Internal and External Relationships Explored on the PHR/SPHR Exams

By Sandra M. Reed

Relationships are how business gets done, simply because people are at the core of work and how people work together affects outcomes. Internal relationships exist between departments and co-workers as well as between supervisors and employees. Several PHR/SPHR exam components deal with these relationships, including the following:

  • Managing change: Because change is a natural outcome of strategic planning, the SPHR exam more than likely will have more questions related to this activity. When studying change management, you can easily identify solutions by looking at the functional areas of HR. For example, paying more for higher-level skill sets is a consideration of compensation and benefits. Another example is shoring up your knowledge about union avoidance strategies when introducing change to a skeptical workforce, a function of employee relations.

  • Motivating workers: Among the core knowledge requirements of both exams is the need to motivate people to do the work that needs to be done. Behavior management has several theories that are grounded in scientific research. B.F. Skinner’s operant conditioning and Abraham Maslow’s hierarchy of needs are two examples of such theories.

  • Managing development: Both exams have the objective of helping supervisors and managers model and communicate expected standards of behavior. Some supervisors will need help, and it’s up to HR to identify opportunities for management development in this area.

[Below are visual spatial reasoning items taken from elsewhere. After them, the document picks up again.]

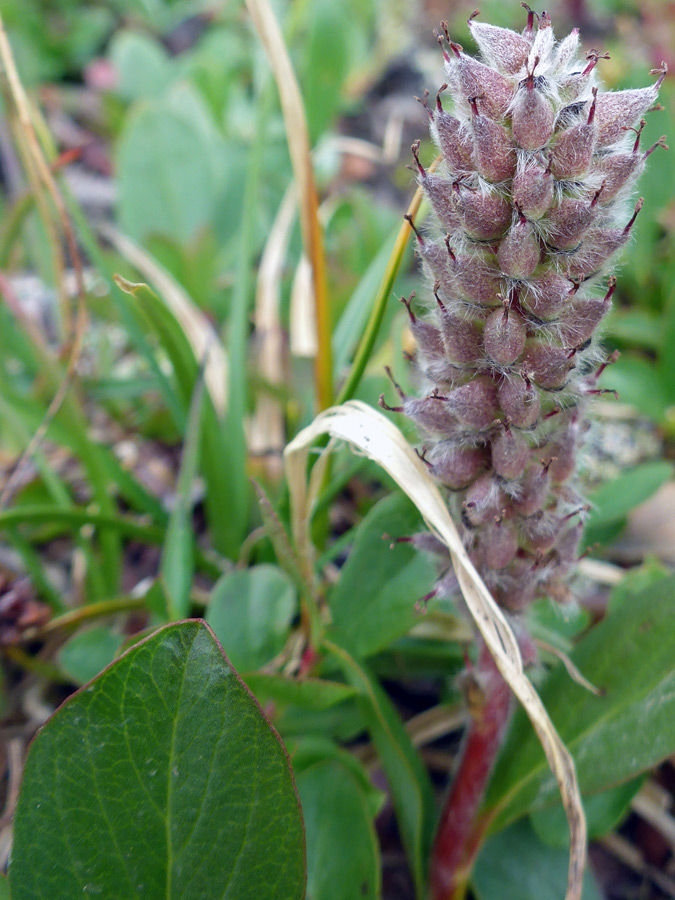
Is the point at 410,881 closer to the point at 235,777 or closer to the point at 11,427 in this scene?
the point at 235,777

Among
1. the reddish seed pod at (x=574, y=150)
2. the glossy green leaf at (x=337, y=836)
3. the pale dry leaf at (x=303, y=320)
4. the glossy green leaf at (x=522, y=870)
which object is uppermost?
the reddish seed pod at (x=574, y=150)

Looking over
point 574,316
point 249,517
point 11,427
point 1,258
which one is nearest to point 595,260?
point 574,316

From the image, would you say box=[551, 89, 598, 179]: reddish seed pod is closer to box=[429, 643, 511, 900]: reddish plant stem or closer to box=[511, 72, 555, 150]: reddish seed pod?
box=[511, 72, 555, 150]: reddish seed pod

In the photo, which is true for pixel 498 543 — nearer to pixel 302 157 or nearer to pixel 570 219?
pixel 570 219

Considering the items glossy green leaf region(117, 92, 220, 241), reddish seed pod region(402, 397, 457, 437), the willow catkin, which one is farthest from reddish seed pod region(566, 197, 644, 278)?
glossy green leaf region(117, 92, 220, 241)

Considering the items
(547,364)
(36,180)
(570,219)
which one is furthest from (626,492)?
(36,180)

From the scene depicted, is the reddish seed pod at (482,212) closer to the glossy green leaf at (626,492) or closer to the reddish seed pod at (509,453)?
the reddish seed pod at (509,453)

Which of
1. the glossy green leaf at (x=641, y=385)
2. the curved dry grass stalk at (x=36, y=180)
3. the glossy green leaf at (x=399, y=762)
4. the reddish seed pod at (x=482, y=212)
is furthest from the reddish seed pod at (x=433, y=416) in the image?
the glossy green leaf at (x=641, y=385)
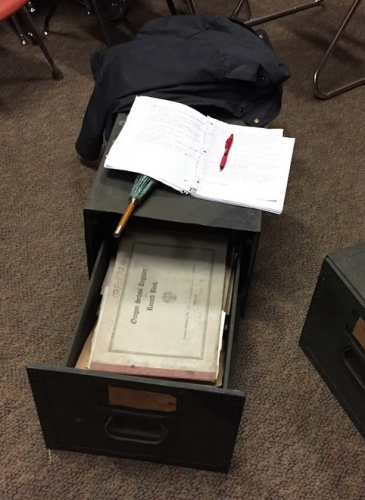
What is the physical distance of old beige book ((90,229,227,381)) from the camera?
3.60ft

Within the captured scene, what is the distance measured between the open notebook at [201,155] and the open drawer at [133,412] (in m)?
0.24

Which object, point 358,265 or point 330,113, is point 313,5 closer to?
point 330,113

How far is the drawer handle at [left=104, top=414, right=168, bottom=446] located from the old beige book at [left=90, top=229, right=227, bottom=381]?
0.34 feet

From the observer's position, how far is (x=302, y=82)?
2.14m

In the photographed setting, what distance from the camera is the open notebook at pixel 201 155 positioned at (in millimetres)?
1202

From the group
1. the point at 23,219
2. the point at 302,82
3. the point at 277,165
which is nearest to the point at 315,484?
the point at 277,165

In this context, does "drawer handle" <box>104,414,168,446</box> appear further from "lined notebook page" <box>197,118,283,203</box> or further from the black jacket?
the black jacket

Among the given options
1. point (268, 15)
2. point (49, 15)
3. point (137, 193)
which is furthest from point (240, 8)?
point (137, 193)

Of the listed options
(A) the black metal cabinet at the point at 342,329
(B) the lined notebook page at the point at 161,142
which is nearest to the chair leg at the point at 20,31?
(B) the lined notebook page at the point at 161,142

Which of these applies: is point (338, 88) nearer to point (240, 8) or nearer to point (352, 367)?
point (240, 8)

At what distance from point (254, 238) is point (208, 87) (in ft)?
1.52

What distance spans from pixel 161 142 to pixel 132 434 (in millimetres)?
614

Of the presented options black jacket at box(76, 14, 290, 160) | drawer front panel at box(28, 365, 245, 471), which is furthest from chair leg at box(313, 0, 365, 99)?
drawer front panel at box(28, 365, 245, 471)

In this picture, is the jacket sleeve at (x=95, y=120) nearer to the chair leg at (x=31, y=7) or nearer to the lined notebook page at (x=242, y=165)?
the lined notebook page at (x=242, y=165)
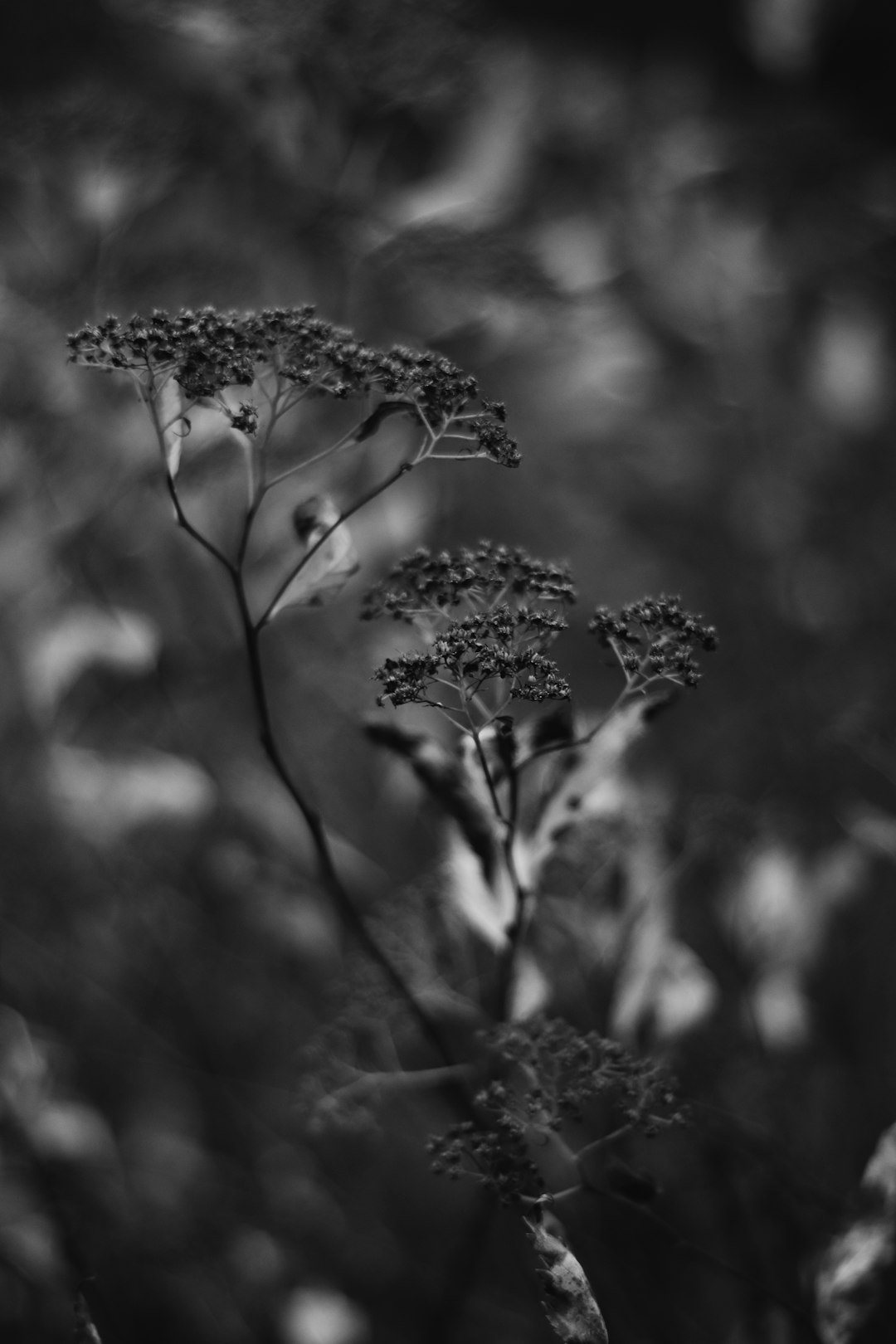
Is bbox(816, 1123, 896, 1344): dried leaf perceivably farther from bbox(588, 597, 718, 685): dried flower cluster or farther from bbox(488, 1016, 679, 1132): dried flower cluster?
bbox(588, 597, 718, 685): dried flower cluster

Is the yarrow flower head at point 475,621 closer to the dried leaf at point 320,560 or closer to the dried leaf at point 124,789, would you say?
the dried leaf at point 320,560

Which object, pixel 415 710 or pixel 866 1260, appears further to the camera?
pixel 415 710

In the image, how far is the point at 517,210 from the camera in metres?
1.12

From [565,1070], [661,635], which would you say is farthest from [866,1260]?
[661,635]

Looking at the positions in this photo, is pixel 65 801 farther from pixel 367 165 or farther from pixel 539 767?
pixel 367 165

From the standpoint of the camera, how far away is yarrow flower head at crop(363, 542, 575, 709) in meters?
0.39

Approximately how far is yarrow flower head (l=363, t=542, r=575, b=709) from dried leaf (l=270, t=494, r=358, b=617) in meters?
0.02

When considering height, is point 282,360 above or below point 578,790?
above

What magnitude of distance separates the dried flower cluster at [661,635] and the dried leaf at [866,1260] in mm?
239

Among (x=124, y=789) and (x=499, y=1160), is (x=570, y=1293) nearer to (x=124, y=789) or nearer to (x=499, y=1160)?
(x=499, y=1160)

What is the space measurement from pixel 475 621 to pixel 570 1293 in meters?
0.24

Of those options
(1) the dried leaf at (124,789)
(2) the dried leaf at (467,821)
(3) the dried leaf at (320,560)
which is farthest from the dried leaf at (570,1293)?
(1) the dried leaf at (124,789)

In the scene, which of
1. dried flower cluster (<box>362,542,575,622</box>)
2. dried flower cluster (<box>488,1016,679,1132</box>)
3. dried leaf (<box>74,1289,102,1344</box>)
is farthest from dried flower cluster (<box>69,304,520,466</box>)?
dried leaf (<box>74,1289,102,1344</box>)

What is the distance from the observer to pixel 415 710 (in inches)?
31.4
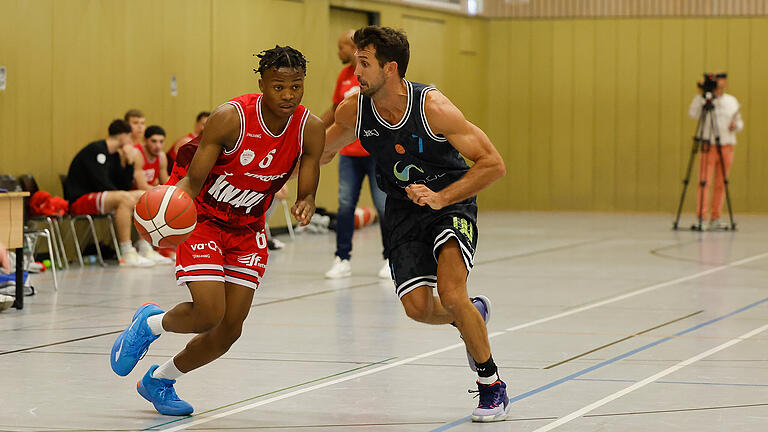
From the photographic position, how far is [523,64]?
20.9 m

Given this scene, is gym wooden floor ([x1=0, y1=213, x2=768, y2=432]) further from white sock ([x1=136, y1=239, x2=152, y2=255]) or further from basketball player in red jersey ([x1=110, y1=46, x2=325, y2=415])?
white sock ([x1=136, y1=239, x2=152, y2=255])

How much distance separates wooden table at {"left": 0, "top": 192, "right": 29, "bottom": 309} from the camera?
7.96 m

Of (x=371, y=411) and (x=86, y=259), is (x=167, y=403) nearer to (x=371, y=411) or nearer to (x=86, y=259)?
(x=371, y=411)

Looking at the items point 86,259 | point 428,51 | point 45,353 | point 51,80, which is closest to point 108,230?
point 86,259

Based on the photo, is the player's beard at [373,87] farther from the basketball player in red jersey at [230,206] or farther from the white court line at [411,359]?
the white court line at [411,359]

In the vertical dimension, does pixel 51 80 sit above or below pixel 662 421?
above

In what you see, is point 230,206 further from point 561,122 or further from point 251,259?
point 561,122

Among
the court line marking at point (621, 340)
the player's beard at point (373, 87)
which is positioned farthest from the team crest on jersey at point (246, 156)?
the court line marking at point (621, 340)

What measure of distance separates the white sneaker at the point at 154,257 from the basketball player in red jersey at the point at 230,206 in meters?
6.48

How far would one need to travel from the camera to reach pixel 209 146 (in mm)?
4766

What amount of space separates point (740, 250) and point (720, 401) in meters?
8.15

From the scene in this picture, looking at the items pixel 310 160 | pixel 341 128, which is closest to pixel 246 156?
pixel 310 160

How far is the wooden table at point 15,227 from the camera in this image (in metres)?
7.96

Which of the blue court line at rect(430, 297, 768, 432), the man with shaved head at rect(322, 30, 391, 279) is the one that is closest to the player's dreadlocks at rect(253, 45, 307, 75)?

External relationships reflect other stakeholders, such as customers, investors, and communities. On the exams, you should anticipate questions related to the employer brand, which is just a fancy name for the company reputation. There will also be questions related to financial oversight, such as the Sarbanes-Oxley Act and whistleblower protection. Finally, in the area of communities, the exams cover elements of corporate governance and sustainability, both of which are values-based business practices.

Managing these relationships is often classified as the need to be both the employer and employee advocate. This role serves to remove obstacles, communicate shared responsibilities, and move the proverbial ball of business forward toward goals.

A few notes about the PHR-only or SPHR-only exam objectives in the BOK:

  • If you’re taking the PHR exam, note that not all exam objectives in the area of BMS are labeled SPHR only, which means that you still need to be able to understand and apply strategic concepts. Start by studying the objectives in this chapter that are universal.

  • Similarly, if you’re taking the SPHR exam, you need to know all of the BMS concepts. However, you should plan to invest additional study time to the material labeled SPHR only — especially in the BOK with a total of 11 out of 21, or about half of the exam — labeled as such. This is as close as you can get to having a map to the content of your exam.

  • The BOK only has two PHR-only areas, and they’re found in the functional areas of Compensation and Benefits and Risk Management. If you’re an SPHR candidate, you need adequate time to prepare for 99 percent of the exam BOK, regardless of the label.